Academic discussions of the subject of the place of Jesus’ birth has been spreading Christmas cheer throughout the biblioblogosphere. Mark Goodacre’s podcast started it off, and Doug Chaplin, +Wrong and I all responded in different ways. The +Wrong discussion is particularly interesting since it offered examples of individuals who became known as “NAME 0f PLACE” where the place was not where they were born; to which Steph responded by pointing out that in such cases the place they were associated with was a place they became famous, and it is not clear that “Jesus of Nazareth” fits that category. (An example that comes to mind from a later time is Rumi).
Historians are understandably skeptical and must consider the possibility that Jesus was associated with Bethlehem later. Because of the joint convictions that (a) Jesus was the Messiah, and (b) the Messiah has to come from Bethlehem, some Christians could well have drawn the conclusion that Jesus must have been from Bethlehem.
So far, so good. However, to make a historically plausible portrait of Jesus, it makes little sense to suggest that everything that could have fit with a Messianic identity or self-understanding comes from the later church. That scenario would involve a church taking an individual who resembled a Messiah in no respect and turning him into the Messiah after his death, which seems only marginally better than the implausible scenarios proposed by mythicists (i.e. those whom claim that Jesus was invented on the basis of myths without any historical figure being in view).
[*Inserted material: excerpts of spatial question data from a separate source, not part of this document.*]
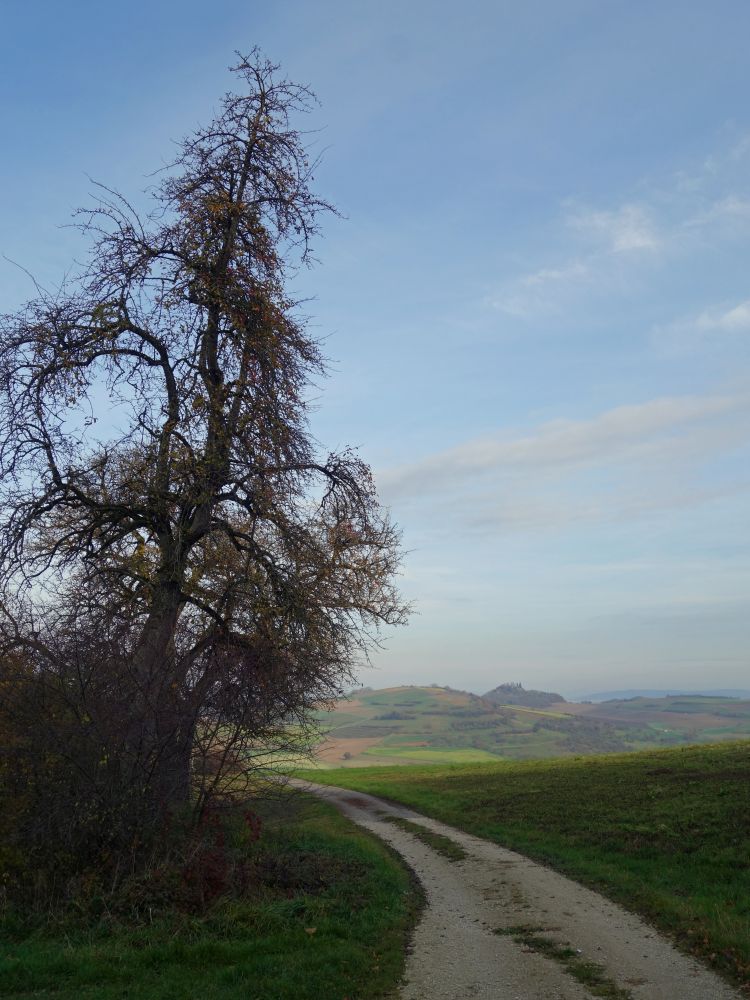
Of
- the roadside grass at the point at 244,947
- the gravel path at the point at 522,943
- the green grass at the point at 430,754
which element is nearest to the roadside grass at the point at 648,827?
the gravel path at the point at 522,943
Most historical figures who are regarded as the Messiah, or as heroes, or as anything else, have some things about them that actually inspire that view, while they also tend to accrete legendary material as well. And so it seems to make good historical sense to try to maintain some balance in our discussions of Jesus. Any historical reconstruction that includes nothing that could have led people to think he might be the Messiah in the first place will be implausible, as will any historical reconstruction that makes him fit the role of Messiah so well that it is inexplicable why everyone didn’t identify him as such.
Whether birth in Bethlehem could be something that inspired people to think Jesus might be the Messiah – and perhaps even inspired Jesus himself to think this – is another question. My point is not to now try to bolster the historicity of these traditions. There is material outside of Matthew 1-2 and Luke 1-2 that justifies doubting whether anyone imagined that Jesus had been born in Bethlehem until much later. My point is rather to emphasize that, if some things were the result of a Messianic view of Jesus, we should not go to the extreme of thinking that all material, claims and events that could support a Messianic view of Jesus were later inventions.
To offer a somewhat frivolous example, those who look back on the figure of J. C. Penney and his desire to bring together the seemingly irreconcilable domains of God and mammon, faith and business, might skeptically suspect that he had changed his name – either because the coincidence of “JC” and “Penney” and the possible symbolism thereof seems too fortuitous, or because “James Cash Penney” itself sounds like an invention that reflects his later business success. But history surely includes many examples of people who, because of their name, their place of birth, or something else, were thereby inspired to think of themselves in grandiose ways and seek to achieve great things. Some of them managed to leave their mark on history. I’m guessing it wasn’t that Jesus was glowing in an unusual manner when he was born that inspired the Messianic interpretation of his life. But something did.
And so those of us who investigate Jesus as a historical figure need to be duly skeptical of material that may have been invented later. But we also need to be expectant that in the historical record there will be indications not just of the effects that were inspired by the Messianic interpretation of Jesus, but also of the causes that inspired Jesus and those after him to view him in Messianic terms in the first place.